_Source_:
--------------------------------------------------

Thursday, November 15, 2018

The art of the possible


I support the left
Though I'm leaning to the right
I'm just not there
 when it comes to a fight
     - Cream (Political Man)


Come Senators Congressmen
Please head the call
     - Bob Dylan

Greetings



       Well, the election returns are in, and the results are not that good for the environment.  Citizens of several states, unhappy with the pace of legislative action attempted to appeal directly  to the people.   The fossil fuel companies joined the fight, and the people were persuaded by their arguments.  However some environmentally minded representatives were elected.  See here and here

         The current political situation means that the only movement in the next two years will be with states and cities.   In the meantime it is encouraging to see young people getting organized and putting pressure on the democratic establishment to put together a climate program for 2020.  See here


Protesters have a simple question for Nancy Pelosi. Nelson Klein, Sunrise
On Tuesday, close to 200 climate activists crowded into the Capitol Building offices of House Minority Leader Nancy Pelosi, who will re-assume the position of House speaker when the new Congress is sworn in come January.

--------------------------------------------------

_Problems to work on_:
a) According to the post, what made citizens of several states try to appeal directly to the people?
b) Copy the post word for word, between "Protesters have a" and "in come January.", inclusive.

--------------------------------------------------

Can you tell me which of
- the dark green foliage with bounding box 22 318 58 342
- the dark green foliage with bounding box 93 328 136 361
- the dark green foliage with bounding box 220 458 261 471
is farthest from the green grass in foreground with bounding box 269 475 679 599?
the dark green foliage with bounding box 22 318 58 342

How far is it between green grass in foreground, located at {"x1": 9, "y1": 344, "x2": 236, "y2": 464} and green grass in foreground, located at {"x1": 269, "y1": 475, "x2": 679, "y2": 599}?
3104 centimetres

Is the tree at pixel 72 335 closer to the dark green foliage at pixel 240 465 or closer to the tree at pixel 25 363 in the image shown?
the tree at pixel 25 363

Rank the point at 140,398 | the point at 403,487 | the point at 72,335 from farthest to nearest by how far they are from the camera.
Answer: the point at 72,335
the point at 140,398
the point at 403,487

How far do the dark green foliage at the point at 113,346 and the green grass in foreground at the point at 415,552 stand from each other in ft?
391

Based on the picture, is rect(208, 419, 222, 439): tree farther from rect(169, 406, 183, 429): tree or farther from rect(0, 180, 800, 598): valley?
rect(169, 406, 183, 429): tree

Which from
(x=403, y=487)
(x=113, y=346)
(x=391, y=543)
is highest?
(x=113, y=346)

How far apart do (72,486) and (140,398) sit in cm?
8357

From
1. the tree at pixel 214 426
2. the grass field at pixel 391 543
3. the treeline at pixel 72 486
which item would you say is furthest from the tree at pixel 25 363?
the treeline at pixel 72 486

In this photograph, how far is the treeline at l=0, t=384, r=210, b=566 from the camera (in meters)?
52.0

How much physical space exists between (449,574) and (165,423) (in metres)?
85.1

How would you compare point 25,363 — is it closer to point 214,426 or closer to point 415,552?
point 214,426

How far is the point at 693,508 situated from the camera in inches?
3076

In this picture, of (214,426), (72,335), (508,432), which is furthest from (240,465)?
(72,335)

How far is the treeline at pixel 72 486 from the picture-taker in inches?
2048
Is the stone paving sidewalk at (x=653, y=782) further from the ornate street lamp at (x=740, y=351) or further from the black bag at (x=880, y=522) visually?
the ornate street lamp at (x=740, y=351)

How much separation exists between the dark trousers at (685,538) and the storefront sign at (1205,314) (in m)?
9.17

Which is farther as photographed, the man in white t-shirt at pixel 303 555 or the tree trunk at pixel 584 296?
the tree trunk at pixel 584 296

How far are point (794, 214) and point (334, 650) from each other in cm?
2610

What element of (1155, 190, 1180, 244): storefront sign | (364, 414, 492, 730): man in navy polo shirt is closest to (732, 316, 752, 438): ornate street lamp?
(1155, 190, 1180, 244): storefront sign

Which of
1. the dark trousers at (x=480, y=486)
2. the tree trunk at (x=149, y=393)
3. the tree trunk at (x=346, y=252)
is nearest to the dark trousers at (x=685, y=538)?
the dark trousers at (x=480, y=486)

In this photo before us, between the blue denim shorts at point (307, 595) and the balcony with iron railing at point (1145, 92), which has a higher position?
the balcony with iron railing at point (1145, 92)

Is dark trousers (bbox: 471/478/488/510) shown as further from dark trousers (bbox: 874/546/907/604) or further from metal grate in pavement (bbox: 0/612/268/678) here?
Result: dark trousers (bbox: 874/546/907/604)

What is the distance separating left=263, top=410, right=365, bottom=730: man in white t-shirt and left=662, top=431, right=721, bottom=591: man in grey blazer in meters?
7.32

--------------------------------------------------

_Solutions per task_:
a) They were unhappy with the pace of legislative action, so they went straight to the voters instead of waiting on lawmakers.

b)
Protesters have a simple question for Nancy Pelosi. Nelson Klein, Sunrise
On Tuesday, close to 200 climate activists crowded into the Capitol Building offices of House Minority Leader Nancy Pelosi, who will re-assume the position of House speaker when the new Congress is sworn in come January.